Elisabeth Krow-Lucal, Ph.D., from the CDC in Atlanta, and colleagues provide recommendations specific to the U.S. Food and Drug Administration-approved MMR vaccine, PRIORIX, which was approved in persons aged 12 months and older on June 6, 2022. Outcomes for PRIORIX were compared to those for the M-M-R II, which has been the only vaccine for MMR since 1978.
Safety profiles were compared for 1,960 individuals receiving one or two doses of PRIORIX and 933 individuals receiving one or two doses of M-M-R II in four randomized controlled clinical trials. The researchers found that the frequency of vaccine-related serious adverse events was similar across the groups and was 0.0 to 0.2 percent for those receiving PRIORIX and 0.0 to 0.3 percent for those receiving M-M-R II.
Based on two studies conducted in the United Kingdom, differences in the rate of febrile seizures between the two vaccines were found to be nonsignificant. Using data from 13 randomized controlled trials assessing short-term humoral immunity, serologic response thresholds were achieved for all three antigens in all studies.

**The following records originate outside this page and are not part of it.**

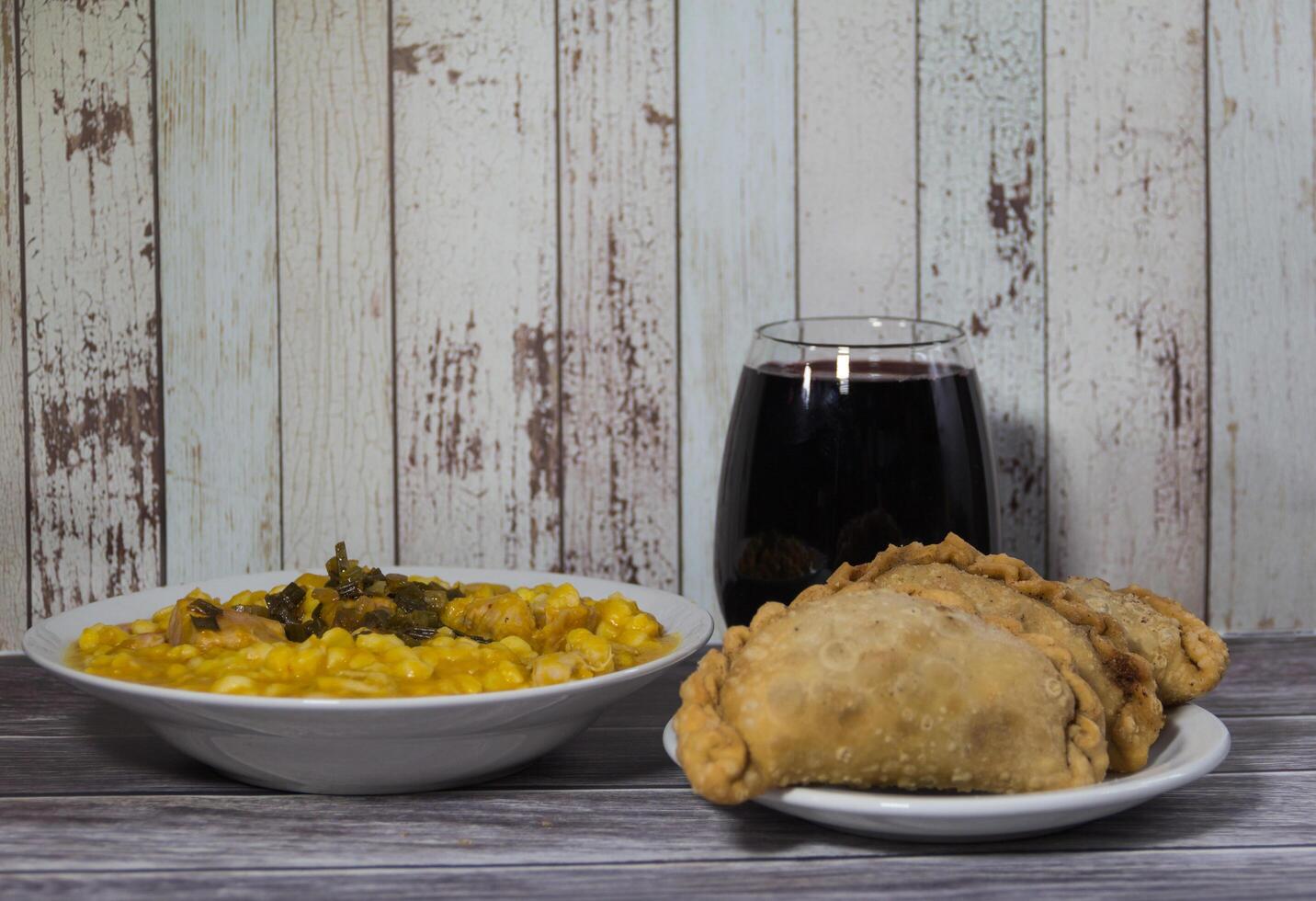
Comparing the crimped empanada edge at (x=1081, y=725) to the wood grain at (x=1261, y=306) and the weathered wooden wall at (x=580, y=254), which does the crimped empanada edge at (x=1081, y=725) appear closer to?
the weathered wooden wall at (x=580, y=254)

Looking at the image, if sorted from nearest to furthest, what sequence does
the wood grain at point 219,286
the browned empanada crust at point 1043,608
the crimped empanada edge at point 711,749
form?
the crimped empanada edge at point 711,749, the browned empanada crust at point 1043,608, the wood grain at point 219,286

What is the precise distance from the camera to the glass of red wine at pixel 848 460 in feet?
4.39

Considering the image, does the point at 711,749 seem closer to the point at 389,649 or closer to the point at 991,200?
the point at 389,649

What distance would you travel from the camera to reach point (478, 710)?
3.32 ft

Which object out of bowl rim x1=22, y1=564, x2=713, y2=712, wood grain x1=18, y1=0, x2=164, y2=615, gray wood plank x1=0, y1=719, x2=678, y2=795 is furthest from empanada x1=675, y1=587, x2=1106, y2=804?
wood grain x1=18, y1=0, x2=164, y2=615

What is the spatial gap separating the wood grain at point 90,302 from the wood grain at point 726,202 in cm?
66

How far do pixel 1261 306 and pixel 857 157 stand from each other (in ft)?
1.80

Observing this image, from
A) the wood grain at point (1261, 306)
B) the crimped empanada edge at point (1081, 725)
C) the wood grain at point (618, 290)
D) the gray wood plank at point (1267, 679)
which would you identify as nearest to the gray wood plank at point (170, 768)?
the crimped empanada edge at point (1081, 725)

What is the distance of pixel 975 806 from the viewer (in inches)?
35.5

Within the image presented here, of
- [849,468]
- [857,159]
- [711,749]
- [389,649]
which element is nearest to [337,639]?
[389,649]

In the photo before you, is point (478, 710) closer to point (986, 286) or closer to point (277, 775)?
point (277, 775)

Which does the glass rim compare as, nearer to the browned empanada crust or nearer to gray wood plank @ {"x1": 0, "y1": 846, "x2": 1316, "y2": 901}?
the browned empanada crust

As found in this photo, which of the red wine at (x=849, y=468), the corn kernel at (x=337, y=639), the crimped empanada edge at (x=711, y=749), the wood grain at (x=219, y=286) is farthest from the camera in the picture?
the wood grain at (x=219, y=286)

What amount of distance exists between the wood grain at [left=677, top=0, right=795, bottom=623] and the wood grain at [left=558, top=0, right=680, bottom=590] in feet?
0.07
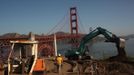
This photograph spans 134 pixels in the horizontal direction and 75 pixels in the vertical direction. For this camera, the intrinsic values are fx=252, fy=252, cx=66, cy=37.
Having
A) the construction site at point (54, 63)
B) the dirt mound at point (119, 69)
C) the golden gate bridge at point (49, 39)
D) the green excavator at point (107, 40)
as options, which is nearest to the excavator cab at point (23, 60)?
the construction site at point (54, 63)

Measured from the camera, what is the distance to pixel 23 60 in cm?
1300

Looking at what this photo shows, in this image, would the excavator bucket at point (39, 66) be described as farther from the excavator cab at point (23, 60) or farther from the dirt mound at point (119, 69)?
the dirt mound at point (119, 69)

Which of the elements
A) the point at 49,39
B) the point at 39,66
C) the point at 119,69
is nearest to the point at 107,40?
the point at 119,69

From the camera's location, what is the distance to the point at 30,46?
13.3 m

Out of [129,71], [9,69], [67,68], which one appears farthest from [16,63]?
[129,71]

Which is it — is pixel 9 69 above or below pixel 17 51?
below

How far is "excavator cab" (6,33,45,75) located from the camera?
42.0 feet

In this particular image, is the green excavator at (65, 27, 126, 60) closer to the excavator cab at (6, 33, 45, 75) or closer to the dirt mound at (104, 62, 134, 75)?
the dirt mound at (104, 62, 134, 75)

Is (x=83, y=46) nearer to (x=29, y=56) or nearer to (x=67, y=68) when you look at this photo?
(x=67, y=68)

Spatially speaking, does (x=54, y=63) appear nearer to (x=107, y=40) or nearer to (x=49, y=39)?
(x=107, y=40)

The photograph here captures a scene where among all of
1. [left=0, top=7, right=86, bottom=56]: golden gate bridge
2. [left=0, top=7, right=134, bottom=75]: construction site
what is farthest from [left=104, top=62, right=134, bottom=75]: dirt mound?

Given the similarities in vaccine potency and similar safety and immunogenicity, PRIORIX and M-M-R II are considered fully interchangeable. Either the PRIORIX or M-M-R II vaccine may be administered in any situation in which an MMR-containing vaccine is indicated.
“Two interchangeable vaccines from different manufacturers will help safeguard vaccine supply in the United States to maintain measles and rubella elimination and mitigate mumps cases and outbreaks,” the authors write.